仕方がないだろ! あんな数の屍人を相手にできるわけないんだから!
「ジェットコースターの気分を味わうのと、屍人に襲われるの、どっちがよかった⁉」
走りながら問えば、即答で返ってくる。
「ジェットコースターの方がずっとマシよ!」
「なら、我慢しろ! それより、追ってきているか分かるか?」
屋根から屋根へと飛び越え移動する。背後を見る余裕はなく、抱きかかえ背後を確認できる真冬に訊く。
風に靡く髪を押さえ答える。
「来てるわ! ベランダから雪崩のように落ちて、それで倒れてくれれば良かったのだけど……。そう上手くいくわけもないわね。
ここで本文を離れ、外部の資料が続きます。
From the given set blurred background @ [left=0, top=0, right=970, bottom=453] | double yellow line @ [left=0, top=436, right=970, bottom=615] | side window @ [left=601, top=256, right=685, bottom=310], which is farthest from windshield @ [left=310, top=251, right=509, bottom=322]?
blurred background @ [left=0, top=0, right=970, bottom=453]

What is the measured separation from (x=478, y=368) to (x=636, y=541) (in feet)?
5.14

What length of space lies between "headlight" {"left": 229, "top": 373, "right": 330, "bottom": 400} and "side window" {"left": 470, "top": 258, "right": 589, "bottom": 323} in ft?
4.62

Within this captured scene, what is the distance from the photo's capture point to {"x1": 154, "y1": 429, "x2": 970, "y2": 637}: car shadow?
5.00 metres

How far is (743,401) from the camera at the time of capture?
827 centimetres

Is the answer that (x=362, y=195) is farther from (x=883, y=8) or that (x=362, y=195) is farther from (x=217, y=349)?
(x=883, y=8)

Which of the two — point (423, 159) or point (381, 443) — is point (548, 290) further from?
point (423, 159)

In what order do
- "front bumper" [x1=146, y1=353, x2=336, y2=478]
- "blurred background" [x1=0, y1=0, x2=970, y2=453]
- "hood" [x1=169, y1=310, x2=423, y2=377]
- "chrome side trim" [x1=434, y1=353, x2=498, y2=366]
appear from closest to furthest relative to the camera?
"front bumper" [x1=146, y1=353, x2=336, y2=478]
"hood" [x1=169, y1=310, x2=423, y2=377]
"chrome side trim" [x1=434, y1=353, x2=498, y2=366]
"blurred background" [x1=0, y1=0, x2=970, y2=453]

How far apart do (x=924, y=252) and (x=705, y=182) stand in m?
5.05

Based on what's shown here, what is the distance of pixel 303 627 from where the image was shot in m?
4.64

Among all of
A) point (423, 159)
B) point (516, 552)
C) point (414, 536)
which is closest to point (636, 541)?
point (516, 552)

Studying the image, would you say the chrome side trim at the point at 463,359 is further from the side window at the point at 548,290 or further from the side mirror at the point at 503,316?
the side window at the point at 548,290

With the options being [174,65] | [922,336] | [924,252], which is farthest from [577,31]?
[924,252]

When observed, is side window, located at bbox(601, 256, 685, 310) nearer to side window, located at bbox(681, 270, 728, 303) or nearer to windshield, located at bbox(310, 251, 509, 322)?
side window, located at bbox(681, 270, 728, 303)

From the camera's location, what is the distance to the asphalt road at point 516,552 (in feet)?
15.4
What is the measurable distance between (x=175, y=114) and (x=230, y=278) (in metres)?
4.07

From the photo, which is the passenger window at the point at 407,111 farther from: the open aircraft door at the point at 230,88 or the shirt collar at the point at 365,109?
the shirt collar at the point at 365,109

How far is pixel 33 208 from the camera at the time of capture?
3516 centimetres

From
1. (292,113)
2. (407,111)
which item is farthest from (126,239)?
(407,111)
倒れ込む屍人がクッションになって無事な屍人の群れが押し寄せてきてる!」
「そうか!」
くそっ! やり過ごせると思ったのに……! このままだと死の鬼ごっこになる!
身を隠そうにも、屍人たちの視界から消えなければどこに行っても同じだ!
「ナイ。あの獣たちは使わないのかしら?」
「クロとアカはそんな便利なものじゃない! 空腹でなければ呼んでも意味はないし、命令も聞きやしない!」
それに、クロとアカ自身が殺したい喰いたいと思わない限り出てこない。意志があるからこそ、全てのことに言うことを聞かせるこはできない。
「条件つき、ということなのね……」
「ああ、そうだ」
屋根を走るが、一軒家が次で終わり地面に降りる。
東三番街の地図が頭に入っているわけじゃないせいで、どこに何があって、どう逃げればいいのか分からない。が、ここで立ち止まるわけにもいかず右手の曲がり角を曲がり走る。
だが、その選択が余計に僕らを窮地に陥る。
「なっ⁉ 冗談だろ!」
「な、なに? どうしたのナ……」
真冬も言葉が止まった。
くそっ! まさかその先が行き止まりだったとは!
「ナイ……。どうするの……?」
震える声で僕に問うが、僕は何も答えられない。
曲がって進んだ先が行き止まりなど、こんな余裕のない時に考える暇もなかったがこれは僕の失態だ……。
前に進み道はなく後ろは屍人の群れに挟まれる格好になった僕らだった。